[Registros extraídos de una colección]
★ ★ ★
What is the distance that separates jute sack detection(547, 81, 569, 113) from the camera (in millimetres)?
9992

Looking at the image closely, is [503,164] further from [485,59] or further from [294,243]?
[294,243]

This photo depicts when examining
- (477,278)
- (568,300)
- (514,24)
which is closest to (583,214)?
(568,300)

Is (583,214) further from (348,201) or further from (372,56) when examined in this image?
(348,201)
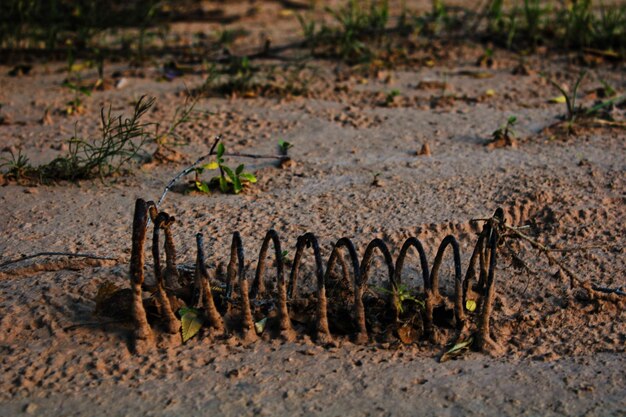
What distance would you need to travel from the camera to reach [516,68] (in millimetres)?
5703

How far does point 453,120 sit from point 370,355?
2294 mm

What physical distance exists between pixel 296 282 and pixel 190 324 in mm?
424

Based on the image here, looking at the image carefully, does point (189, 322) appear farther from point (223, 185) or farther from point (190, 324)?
point (223, 185)

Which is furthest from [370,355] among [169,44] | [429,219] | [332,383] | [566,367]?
[169,44]

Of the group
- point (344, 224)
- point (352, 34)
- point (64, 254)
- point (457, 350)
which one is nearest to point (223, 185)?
point (344, 224)

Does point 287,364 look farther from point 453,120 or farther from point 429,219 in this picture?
point 453,120

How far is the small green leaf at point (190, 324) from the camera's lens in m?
2.99

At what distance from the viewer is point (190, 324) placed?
3014mm

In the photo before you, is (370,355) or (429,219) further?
(429,219)

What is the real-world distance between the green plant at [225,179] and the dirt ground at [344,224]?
0.05 meters

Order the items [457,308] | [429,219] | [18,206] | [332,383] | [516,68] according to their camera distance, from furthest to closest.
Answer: [516,68] < [18,206] < [429,219] < [457,308] < [332,383]

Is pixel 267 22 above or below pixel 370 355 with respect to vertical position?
above

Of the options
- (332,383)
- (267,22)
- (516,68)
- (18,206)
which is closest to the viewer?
(332,383)

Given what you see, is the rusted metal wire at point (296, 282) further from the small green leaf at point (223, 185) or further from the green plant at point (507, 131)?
the green plant at point (507, 131)
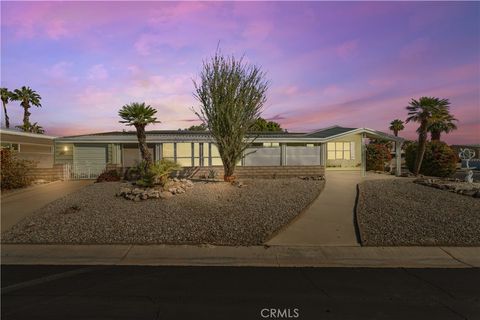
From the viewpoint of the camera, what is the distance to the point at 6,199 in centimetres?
1433

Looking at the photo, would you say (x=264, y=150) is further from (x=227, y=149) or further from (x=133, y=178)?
(x=133, y=178)

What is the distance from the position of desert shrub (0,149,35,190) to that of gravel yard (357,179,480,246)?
46.1 ft

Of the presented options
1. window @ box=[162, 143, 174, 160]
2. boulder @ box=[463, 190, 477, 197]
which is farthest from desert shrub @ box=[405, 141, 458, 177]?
window @ box=[162, 143, 174, 160]

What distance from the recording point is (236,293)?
5.71 m

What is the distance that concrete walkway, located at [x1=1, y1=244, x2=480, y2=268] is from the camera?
7.54 m

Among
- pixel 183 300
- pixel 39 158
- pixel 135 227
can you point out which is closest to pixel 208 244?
pixel 135 227

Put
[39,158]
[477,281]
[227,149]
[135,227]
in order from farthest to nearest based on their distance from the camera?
[39,158] → [227,149] → [135,227] → [477,281]

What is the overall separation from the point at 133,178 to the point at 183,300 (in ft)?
44.1

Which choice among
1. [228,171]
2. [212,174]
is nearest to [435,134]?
[212,174]

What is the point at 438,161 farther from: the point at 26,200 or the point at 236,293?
the point at 26,200

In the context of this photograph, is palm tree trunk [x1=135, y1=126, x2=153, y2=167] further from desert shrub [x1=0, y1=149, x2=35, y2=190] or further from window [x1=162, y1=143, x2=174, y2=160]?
window [x1=162, y1=143, x2=174, y2=160]

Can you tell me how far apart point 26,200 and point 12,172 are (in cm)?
316

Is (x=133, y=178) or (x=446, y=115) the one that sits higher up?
(x=446, y=115)

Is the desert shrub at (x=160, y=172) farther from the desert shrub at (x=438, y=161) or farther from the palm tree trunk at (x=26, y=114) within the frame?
the palm tree trunk at (x=26, y=114)
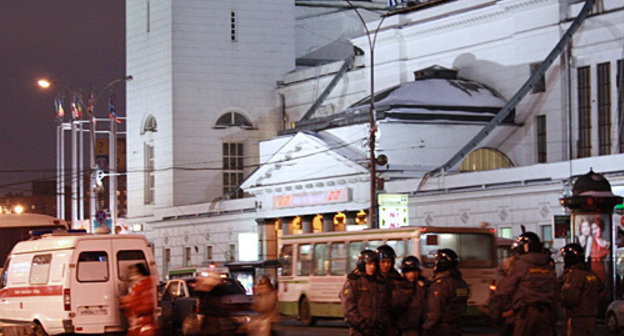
★ ★ ★
Ejercicio:
Convierte todos los registros anteriores en una lista JSON de cadenas, con una cadena por cada línea y sin las líneas en blanco. No incluyas en la respuesta las marcas de imagen.

Respuesta escrita:
[
  "What is the distance that separates jute sack detection(547, 81, 569, 113) from the camera (in millimetres)?",
  "9992",
  "Looking at the image closely, is [503,164] further from [485,59] or further from [294,243]?",
  "[294,243]",
  "This photo depicts when examining",
  "- (477,278)",
  "- (568,300)",
  "- (514,24)",
  "which is closest to (583,214)?",
  "(568,300)",
  "Is (583,214) further from (348,201) or further from (372,56) when examined in this image?",
  "(348,201)",
  "What distance would you need to travel from the camera to reach [516,68] (in millimetres)?",
  "5703",
  "How far does point 453,120 sit from point 370,355?",
  "2294 mm",
  "What physical distance exists between pixel 296 282 and pixel 190 324 in mm?",
  "424",
  "Based on the image here, looking at the image carefully, does point (189, 322) appear farther from point (223, 185) or farther from point (190, 324)?",
  "point (223, 185)",
  "Which is furthest from [370,355] among [169,44] | [429,219] | [332,383] | [566,367]?",
  "[169,44]",
  "Of the group",
  "- point (344, 224)",
  "- point (352, 34)",
  "- point (64, 254)",
  "- point (457, 350)",
  "which one is nearest to point (223, 185)?",
  "point (344, 224)",
  "Does point 287,364 look farther from point 453,120 or farther from point 429,219 in this picture?",
  "point 453,120",
  "How far is the small green leaf at point (190, 324) from the camera's lens in m?",
  "2.99",
  "At what distance from the viewer is point (190, 324) placed?",
  "3014mm",
  "In the photo before you, is (370,355) or (429,219) further?",
  "(429,219)",
  "What is the real-world distance between the green plant at [225,179] and the dirt ground at [344,224]?",
  "0.05 meters",
  "Order the items [457,308] | [429,219] | [18,206] | [332,383] | [516,68] according to their camera distance, from furthest to closest.",
  "Answer: [516,68] < [18,206] < [429,219] < [457,308] < [332,383]",
  "Is pixel 267 22 above or below pixel 370 355 with respect to vertical position?",
  "above",
  "Of the options",
  "- (332,383)",
  "- (267,22)",
  "- (516,68)",
  "- (18,206)",
  "which is closest to the viewer?",
  "(332,383)",
  "Given what you see, is the rusted metal wire at point (296, 282) further from the small green leaf at point (223, 185) or further from the green plant at point (507, 131)?",
  "the green plant at point (507, 131)",
  "From the viewpoint of the camera, what is the distance to the point at 6,199 in centimetres?",
  "1433",
  "Looking at the photo, would you say (x=264, y=150) is further from (x=227, y=149) or further from (x=133, y=178)?",
  "(x=133, y=178)",
  "What is the distance from the position of desert shrub (0,149,35,190) to that of gravel yard (357,179,480,246)?",
  "46.1 ft",
  "Of the presented options",
  "1. window @ box=[162, 143, 174, 160]",
  "2. boulder @ box=[463, 190, 477, 197]",
  "which is farthest from desert shrub @ box=[405, 141, 458, 177]?",
  "window @ box=[162, 143, 174, 160]",
  "What distance from the recording point is (236,293)?",
  "5.71 m",
  "What is the distance that concrete walkway, located at [x1=1, y1=244, x2=480, y2=268] is from the camera?",
  "7.54 m",
  "Among",
  "- pixel 183 300",
  "- pixel 39 158",
  "- pixel 135 227",
  "can you point out which is closest to pixel 208 244?",
  "pixel 135 227",
  "Put",
  "[39,158]",
  "[477,281]",
  "[227,149]",
  "[135,227]",
  "in order from farthest to nearest based on their distance from the camera?",
  "[39,158] → [227,149] → [135,227] → [477,281]",
  "What is the overall separation from the point at 133,178 to the point at 183,300 (in ft)?",
  "44.1",
  "Which choice among",
  "1. [228,171]",
  "2. [212,174]",
  "is nearest to [435,134]?",
  "[212,174]",
  "What is the point at 438,161 farther from: the point at 26,200 or the point at 236,293?",
  "the point at 26,200",
  "In the context of this photograph, is palm tree trunk [x1=135, y1=126, x2=153, y2=167] further from desert shrub [x1=0, y1=149, x2=35, y2=190] or further from window [x1=162, y1=143, x2=174, y2=160]?",
  "window [x1=162, y1=143, x2=174, y2=160]",
  "Can you tell me how far apart point 26,200 and point 12,172 are (in cm)?",
  "316",
  "Is (x=133, y=178) or (x=446, y=115) the one that sits higher up?",
  "(x=446, y=115)",
  "Is the desert shrub at (x=160, y=172) farther from the desert shrub at (x=438, y=161) or farther from the palm tree trunk at (x=26, y=114) within the frame?",
  "the palm tree trunk at (x=26, y=114)"
]